Motor X, needs 1 Amp to be able to turn itself, this would be called the no-load current, it’s the torque needed to defeat the bearing friction and stator cogging torque.

So say, you output from your ESC a 1V RMS voltage to the motor phases and it spins up to whatever speed it does and uses 1 Amp at 1 Volt, so it doesn’t do any work, but it uses 1 Watt of energy just to spin the motor itself.

But say you output 50 V, as that’s your battery voltage, so the motor is now spinning much faster and the applied voltage is 50 V, but it still needs that 1 Amp of current to be able to defeat the internal losses, so now it’s using 50 Watts just to run itself and it’s only because it’s spinning faster.

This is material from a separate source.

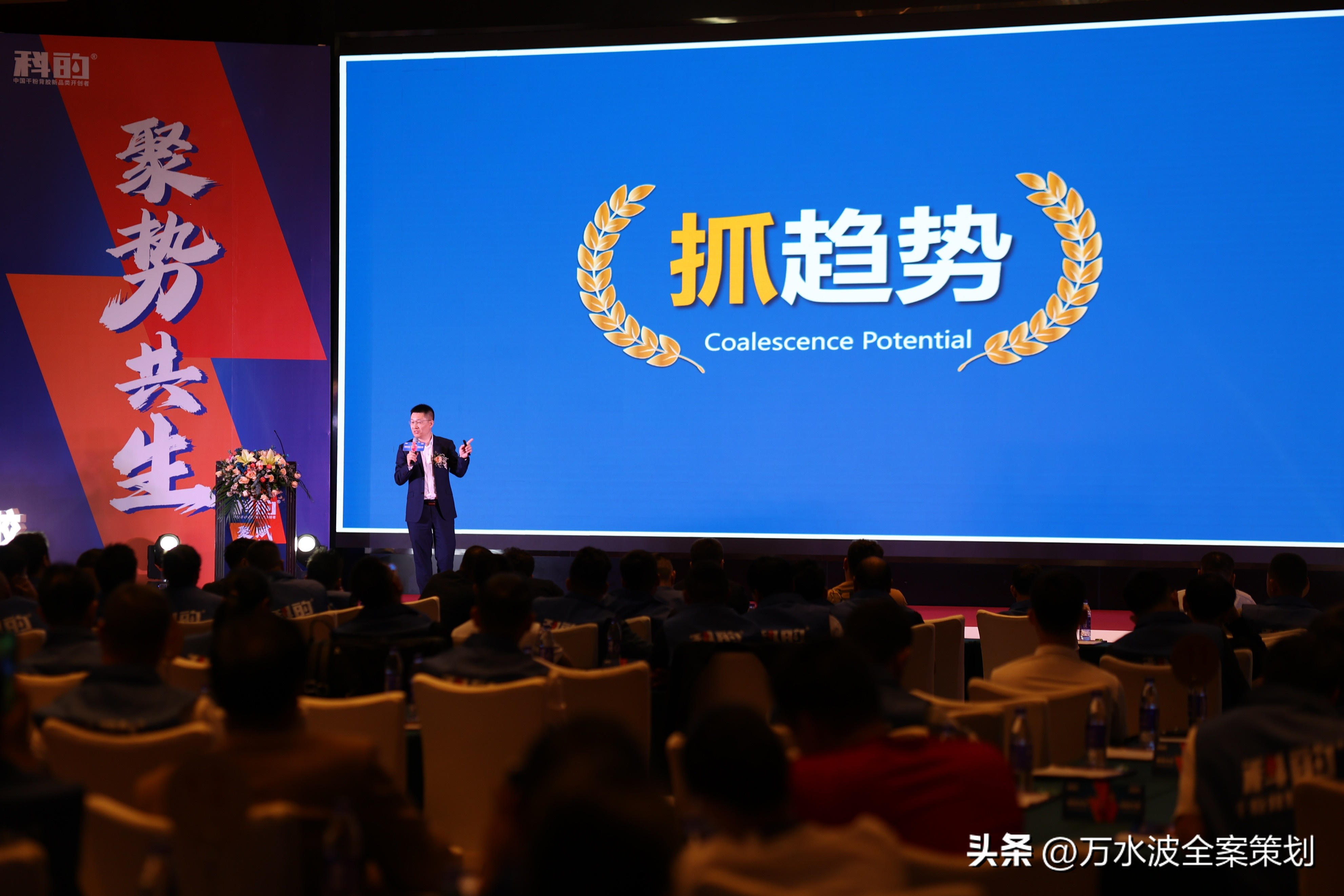 涂料公司活动策略，万水波建材战略咨询：中小涂料品牌如何崛起？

Now let’s apply this logic to a imaginary esk8 example. You skate at a steady speed of 20mph and your drivetrain is optimized for high torque, so say the motor is spinning at max duty cycle and you have a 50 V pack and you know that the motor needs that 1 Amp just to spin itself, so the total power needed is whatever power you need for your board to defeat the rolling resistance, drivetrain losses and air resistance + 50 W, just to keep the motors also running. Let’s say you need 400 Watts to go that steady 20mph, so your motors are operating at 400W/450W = ~89% efficiency

You then optimize the gearing ratio to have the motor spin slower at the wanted steady speed and sacrifice some torque. Your motor now turns half the speed it was before, so it now only has 25V on it and it therefore now only needs 25 Watts to spin itself, so now the efficiency rises as you still need the 400 Watts to keep your speed at 20mph, but the motor itself doesn’t need so much power to spin itself the efficiency rises to 400W/425W = ~94%

Hopefully you understood the idea of lowering the motor rpm and why that can be used to raise the total motor efficiency. There are also other factors, when the motors run slower, but you need the same power as before with lower current, this means your motor current will be higher and more power will be lost in the copper of the phase windings due to resistive losses. I would also expect that the belt drive might be a little more efficient as the belt speed lower, so the belt needs a little bit less energy as it deforms less often, which takes a little bit of energy. Also as the motor spins faster you will start to get more losses in the rotor itself, called hysteresis losses. The stator also exhibits eddie losses as the winding’s cause the electromagnetic field to flip around and the internal structure of the silicon steel laminations need to flip it’s internal magnetic path.